- Tarefa proposta 1:
Responda às seguintes perguntas com base no texto fornecido, que trata do cenário macroeconómico de 2015:
(a) Quantas vezes pensa um investidor antes de arriscar um euro?
(b) Em que mês e ano se discutia o "cenário macroeconómico"?
(c) Segundo a frase citada, qual é o principal indicador do fracasso?

- Texto fornecido:
··········
Um cocktail explosivo

Não há investidor que não pense dez vezes e faça contas outras vinte antes de arriscar um euro numa aventura que tem tudo para acabar mal…

Há pouco mais de um ano (estávamos em abril de 2015 a poucos meses das legislativas de outubro) discutia-se avidamente o futuro de Portugal em torno do então famoso "cenário macroeconómico" que ficou para a história sob o pomposo nome de "Uma década para Portugal". Entre muitas coisas que - sabemo-lo hoje bem melhor - pouco ou nada tinham a ver com a realidade, podia ler-se uma frase quase premonitória "O principal indicador do fracasso é o sentido desfavorável da evolução do peso da dívida pública no PIB pois mostra a vulnerabilidade crescente do país face aos seus credores".
··········
- Entradas:
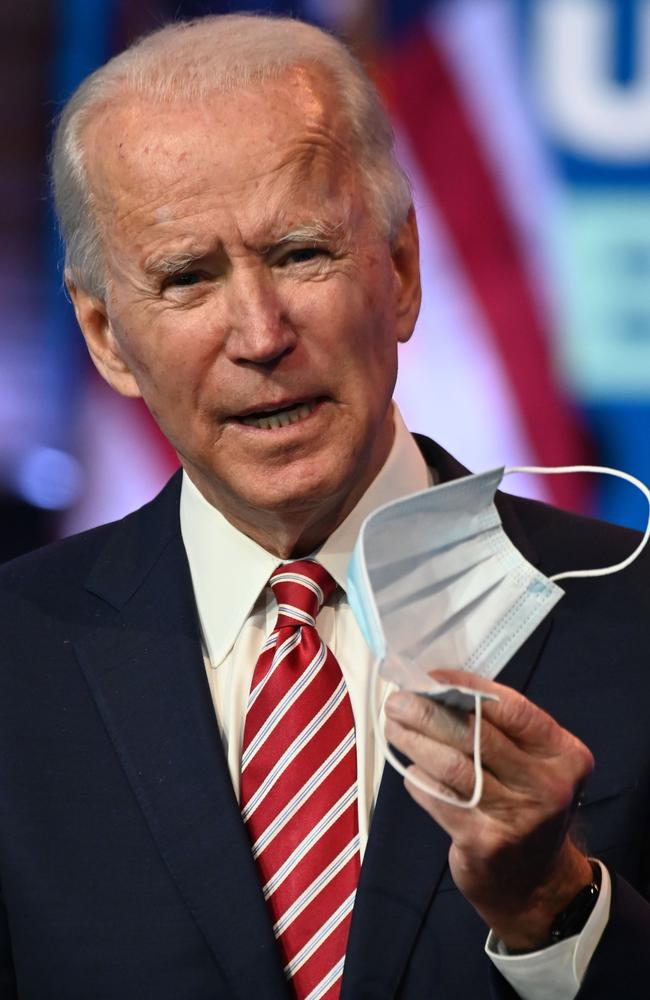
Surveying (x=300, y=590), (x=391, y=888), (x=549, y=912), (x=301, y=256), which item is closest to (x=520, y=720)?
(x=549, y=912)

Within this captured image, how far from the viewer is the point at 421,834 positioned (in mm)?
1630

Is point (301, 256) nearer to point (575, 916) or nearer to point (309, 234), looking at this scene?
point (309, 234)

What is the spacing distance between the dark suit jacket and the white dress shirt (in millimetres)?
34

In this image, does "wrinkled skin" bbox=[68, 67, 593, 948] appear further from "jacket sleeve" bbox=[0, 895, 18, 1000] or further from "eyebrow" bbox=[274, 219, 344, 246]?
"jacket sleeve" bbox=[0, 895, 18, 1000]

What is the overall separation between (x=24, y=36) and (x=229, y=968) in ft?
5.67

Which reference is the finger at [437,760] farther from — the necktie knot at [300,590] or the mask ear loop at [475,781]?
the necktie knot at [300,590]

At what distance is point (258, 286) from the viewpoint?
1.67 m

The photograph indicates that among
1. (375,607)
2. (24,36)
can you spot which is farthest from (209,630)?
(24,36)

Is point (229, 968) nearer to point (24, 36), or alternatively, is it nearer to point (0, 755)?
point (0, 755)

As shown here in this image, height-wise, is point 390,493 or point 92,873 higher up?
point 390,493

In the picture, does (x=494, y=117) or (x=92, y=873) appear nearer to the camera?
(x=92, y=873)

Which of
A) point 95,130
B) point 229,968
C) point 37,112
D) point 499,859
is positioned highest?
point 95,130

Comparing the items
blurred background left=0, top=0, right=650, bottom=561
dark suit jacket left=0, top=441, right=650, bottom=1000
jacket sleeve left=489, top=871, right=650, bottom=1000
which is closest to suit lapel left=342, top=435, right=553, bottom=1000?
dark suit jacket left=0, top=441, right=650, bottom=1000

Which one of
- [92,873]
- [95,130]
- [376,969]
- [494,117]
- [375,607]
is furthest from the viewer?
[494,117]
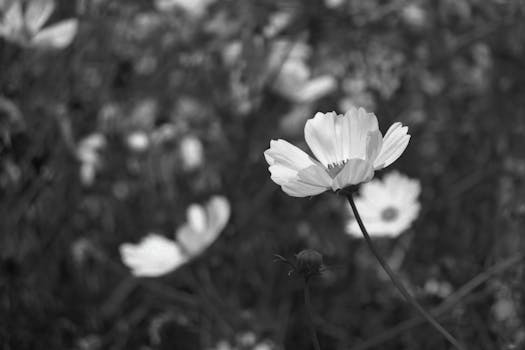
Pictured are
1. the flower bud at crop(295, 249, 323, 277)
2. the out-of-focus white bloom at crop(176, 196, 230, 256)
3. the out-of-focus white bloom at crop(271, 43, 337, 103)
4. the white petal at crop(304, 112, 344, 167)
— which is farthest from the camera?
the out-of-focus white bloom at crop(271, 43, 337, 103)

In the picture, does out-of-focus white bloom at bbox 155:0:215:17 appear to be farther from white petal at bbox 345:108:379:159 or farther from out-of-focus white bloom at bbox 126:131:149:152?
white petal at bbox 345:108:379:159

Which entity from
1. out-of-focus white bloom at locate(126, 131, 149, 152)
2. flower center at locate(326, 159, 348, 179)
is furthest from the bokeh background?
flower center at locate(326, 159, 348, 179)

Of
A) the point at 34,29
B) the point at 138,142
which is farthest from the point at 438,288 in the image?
··········
- Tarefa proposta 2:
Identifique e transcreva cada linha das entradas que contenha a palavra "focus".

- Resposta do exercício 1:
(a) Dez vezes, e faz contas outras vinte.
(b) Em abril de 2015.
(c) O sentido desfavorável da evolução do peso da dívida pública no PIB.

- Resposta do exercício 2:
2. the out-of-focus white bloom at crop(176, 196, 230, 256)
3. the out-of-focus white bloom at crop(271, 43, 337, 103)
the out-of-focus white bloom at crop(271, 43, 337, 103)
In the picture, does out-of-focus white bloom at bbox 155:0:215:17 appear to be farther from white petal at bbox 345:108:379:159 or farther from out-of-focus white bloom at bbox 126:131:149:152?
1. out-of-focus white bloom at locate(126, 131, 149, 152)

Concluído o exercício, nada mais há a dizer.